If you remove the inlet hose so you can see the intake side of the throttle body, you can see the small air inlet in the throttle body that leads to the IAC. Start the car and then try covering that IAC inlet with your finger. When you cover that, you should feel strong suction as you block the air to the IAC and the engine should stall immediately. If the engine can still breathe at all when you plug that hole, then there's a significant vacuum leak.
This does not rule out all vacuum leaks, it's just one way to detect a major one. Even if the engine stalls as expected, you might still have a vacuum leak but not as huge of one.
The EGR tube that connects to the underside of the intake manifold is a common place for a vacuum leak.
The coolant temperature sensor (CTS) can be tested with a multimeter. To do that you unplug the electrical connector and measure the resistance across it's terminals.
The sensor that talks to the ECM is separate from the gauge sender. The one that affects the ECM is on the passenger side of the engine.

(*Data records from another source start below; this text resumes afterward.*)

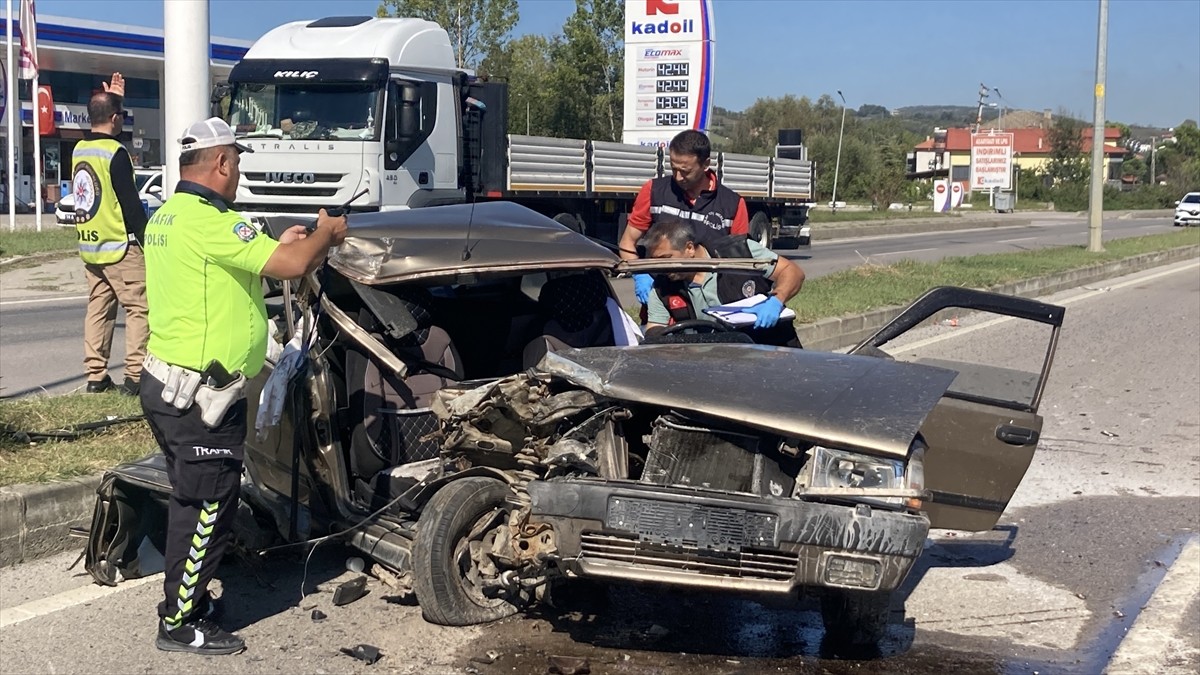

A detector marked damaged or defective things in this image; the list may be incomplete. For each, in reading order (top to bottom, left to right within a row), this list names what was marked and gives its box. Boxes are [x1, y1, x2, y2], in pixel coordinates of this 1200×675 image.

damaged car roof [333, 200, 624, 282]
wrecked car [82, 200, 1060, 648]
shattered car body panel [535, 341, 955, 456]
crumpled car hood [540, 341, 960, 456]
damaged car roof [540, 341, 960, 456]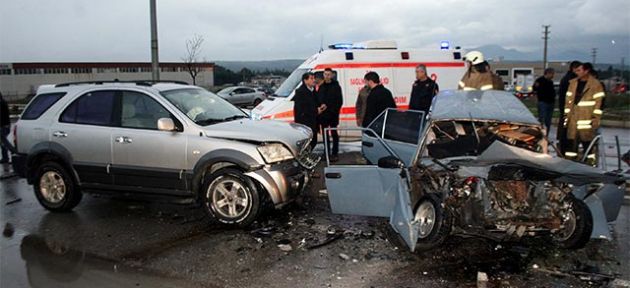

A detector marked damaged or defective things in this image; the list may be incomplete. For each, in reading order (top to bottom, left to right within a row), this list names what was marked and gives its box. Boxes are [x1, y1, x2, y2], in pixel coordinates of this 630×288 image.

damaged silver suv [13, 80, 320, 226]
crumpled hood [204, 119, 312, 155]
damaged silver suv [324, 91, 628, 251]
heavily wrecked sedan [326, 91, 628, 251]
crumpled hood [454, 141, 628, 186]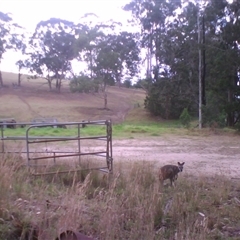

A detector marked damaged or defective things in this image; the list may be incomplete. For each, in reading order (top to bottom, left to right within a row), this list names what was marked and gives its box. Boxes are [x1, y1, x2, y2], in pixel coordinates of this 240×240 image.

rusty gate frame [0, 120, 113, 174]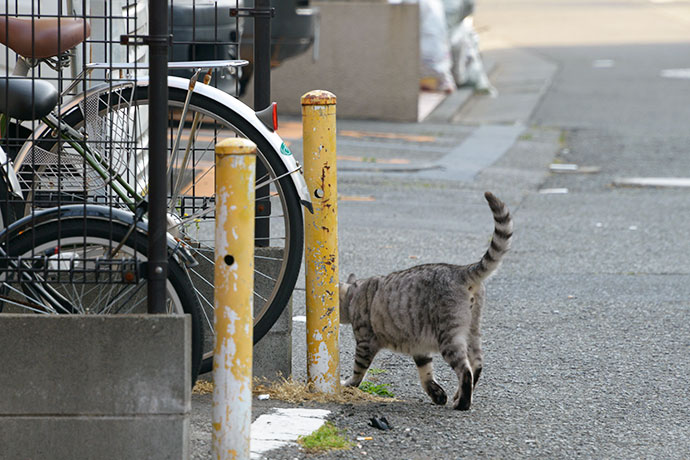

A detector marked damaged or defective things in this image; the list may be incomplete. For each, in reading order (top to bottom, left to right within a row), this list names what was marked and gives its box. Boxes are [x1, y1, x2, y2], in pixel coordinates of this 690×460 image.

rusty yellow post [212, 137, 255, 460]
peeling paint on bollard [212, 137, 255, 460]
peeling paint on bollard [300, 90, 338, 396]
rusty yellow post [300, 90, 340, 396]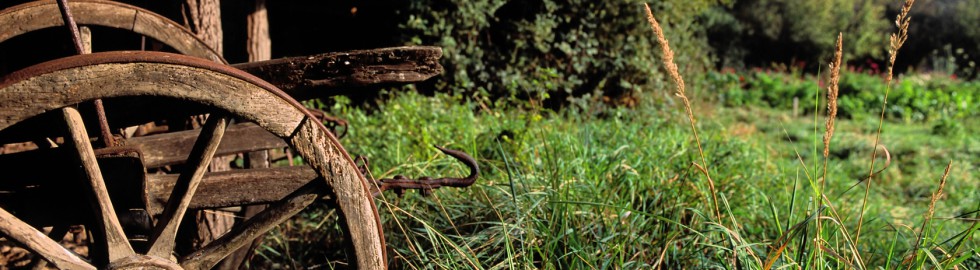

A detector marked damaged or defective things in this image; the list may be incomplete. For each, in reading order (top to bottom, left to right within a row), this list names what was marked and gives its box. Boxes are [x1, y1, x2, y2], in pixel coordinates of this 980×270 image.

rusty metal hook [370, 146, 480, 196]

The Intake Air Temperature sensor (IAT - or MAT as called in that chart) is in the air cleaner housing (not the manifold). This won't cause a high idle but might as well check it at the same time. The IAT and CTS follow the same resistance scale so if the car has assumed ambient temperature they should read close to the same. If your IAT is bad you might be able to save it with a soak in CLR (worked for mine anyway).
[This message has been edited by armos (edited 06-26-2023).]